§ **Task directions**
Copy the rows verbatim, from the first row through the line that contains "(x=119, y=24) < (x=33, y=102) < (x=74, y=109)", with both ends included.
----- Records to process -----
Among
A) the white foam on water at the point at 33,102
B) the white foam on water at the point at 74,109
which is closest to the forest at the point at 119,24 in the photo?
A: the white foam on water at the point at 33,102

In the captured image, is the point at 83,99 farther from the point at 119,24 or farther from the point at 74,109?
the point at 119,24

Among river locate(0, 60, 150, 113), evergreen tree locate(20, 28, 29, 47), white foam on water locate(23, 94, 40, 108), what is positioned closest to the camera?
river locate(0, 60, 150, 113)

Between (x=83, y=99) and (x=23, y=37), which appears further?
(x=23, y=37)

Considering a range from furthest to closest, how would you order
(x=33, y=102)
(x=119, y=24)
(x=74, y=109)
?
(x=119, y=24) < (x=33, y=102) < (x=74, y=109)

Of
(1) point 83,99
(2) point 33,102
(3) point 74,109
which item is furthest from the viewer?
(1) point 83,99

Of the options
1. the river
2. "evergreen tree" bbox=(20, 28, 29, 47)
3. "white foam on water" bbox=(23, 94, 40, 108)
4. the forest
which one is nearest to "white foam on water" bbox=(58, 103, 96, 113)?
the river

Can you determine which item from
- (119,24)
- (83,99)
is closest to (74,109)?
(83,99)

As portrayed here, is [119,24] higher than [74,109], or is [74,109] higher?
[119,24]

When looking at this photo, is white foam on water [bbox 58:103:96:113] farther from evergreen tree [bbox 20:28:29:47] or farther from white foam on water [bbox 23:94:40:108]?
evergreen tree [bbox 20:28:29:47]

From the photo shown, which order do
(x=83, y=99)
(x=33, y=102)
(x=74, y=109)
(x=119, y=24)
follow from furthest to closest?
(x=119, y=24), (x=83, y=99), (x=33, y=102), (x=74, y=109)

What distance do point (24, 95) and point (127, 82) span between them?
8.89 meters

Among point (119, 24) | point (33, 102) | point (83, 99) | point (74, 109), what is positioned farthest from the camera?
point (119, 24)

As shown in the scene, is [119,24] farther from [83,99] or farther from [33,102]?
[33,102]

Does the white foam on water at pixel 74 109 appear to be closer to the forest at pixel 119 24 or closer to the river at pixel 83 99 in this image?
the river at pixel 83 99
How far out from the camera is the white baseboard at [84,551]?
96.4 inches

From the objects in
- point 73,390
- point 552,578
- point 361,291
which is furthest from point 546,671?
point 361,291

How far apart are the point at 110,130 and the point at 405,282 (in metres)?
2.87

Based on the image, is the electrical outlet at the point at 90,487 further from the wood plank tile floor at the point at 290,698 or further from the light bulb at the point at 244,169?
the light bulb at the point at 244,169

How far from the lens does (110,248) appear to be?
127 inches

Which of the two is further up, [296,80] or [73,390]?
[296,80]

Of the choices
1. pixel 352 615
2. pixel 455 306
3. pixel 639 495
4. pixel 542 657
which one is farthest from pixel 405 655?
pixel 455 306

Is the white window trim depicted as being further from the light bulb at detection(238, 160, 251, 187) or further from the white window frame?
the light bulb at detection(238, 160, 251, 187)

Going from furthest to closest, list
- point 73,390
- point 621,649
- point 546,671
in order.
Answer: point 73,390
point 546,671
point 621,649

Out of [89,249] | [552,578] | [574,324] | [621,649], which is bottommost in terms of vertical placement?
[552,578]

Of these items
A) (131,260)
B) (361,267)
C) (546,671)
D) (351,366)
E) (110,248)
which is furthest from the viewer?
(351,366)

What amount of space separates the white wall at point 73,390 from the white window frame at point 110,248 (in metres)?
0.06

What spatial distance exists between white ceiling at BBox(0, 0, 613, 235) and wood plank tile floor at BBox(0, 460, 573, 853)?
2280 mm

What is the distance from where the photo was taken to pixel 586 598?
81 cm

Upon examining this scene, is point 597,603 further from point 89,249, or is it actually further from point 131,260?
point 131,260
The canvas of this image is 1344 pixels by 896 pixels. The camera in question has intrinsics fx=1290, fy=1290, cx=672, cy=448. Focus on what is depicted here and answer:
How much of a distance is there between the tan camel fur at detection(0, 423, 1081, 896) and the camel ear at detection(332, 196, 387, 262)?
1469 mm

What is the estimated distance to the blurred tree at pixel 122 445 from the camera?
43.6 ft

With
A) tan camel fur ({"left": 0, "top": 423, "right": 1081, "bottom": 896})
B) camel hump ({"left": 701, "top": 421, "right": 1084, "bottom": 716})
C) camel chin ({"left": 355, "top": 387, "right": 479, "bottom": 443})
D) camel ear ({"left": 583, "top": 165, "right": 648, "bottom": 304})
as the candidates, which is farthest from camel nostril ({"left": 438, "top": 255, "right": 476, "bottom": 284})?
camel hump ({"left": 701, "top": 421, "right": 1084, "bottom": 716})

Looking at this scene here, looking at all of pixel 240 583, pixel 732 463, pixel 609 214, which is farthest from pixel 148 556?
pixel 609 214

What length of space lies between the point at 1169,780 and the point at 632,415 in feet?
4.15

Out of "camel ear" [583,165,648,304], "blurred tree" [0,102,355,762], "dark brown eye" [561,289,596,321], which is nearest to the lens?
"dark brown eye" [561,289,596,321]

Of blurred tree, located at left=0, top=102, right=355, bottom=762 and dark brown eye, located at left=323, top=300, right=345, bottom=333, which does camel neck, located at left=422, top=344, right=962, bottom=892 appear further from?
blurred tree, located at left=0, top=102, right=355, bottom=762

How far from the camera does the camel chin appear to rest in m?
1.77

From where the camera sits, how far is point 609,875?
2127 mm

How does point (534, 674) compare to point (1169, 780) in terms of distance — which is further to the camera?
-----
§ **Solution to this problem**
Among
A) the white foam on water at the point at 33,102
B) the white foam on water at the point at 74,109
which is closest to the forest at the point at 119,24 in the photo?
A: the white foam on water at the point at 33,102

In the captured image, is the point at 83,99 farther from the point at 119,24 or farther from the point at 74,109?
the point at 119,24

Among river locate(0, 60, 150, 113), evergreen tree locate(20, 28, 29, 47), white foam on water locate(23, 94, 40, 108), what is positioned closest to the camera?
river locate(0, 60, 150, 113)

Between (x=83, y=99) and (x=23, y=37), which appears further?
(x=23, y=37)

Considering a range from furthest to closest, how would you order
(x=33, y=102)
(x=119, y=24)
(x=74, y=109)
?
(x=119, y=24) < (x=33, y=102) < (x=74, y=109)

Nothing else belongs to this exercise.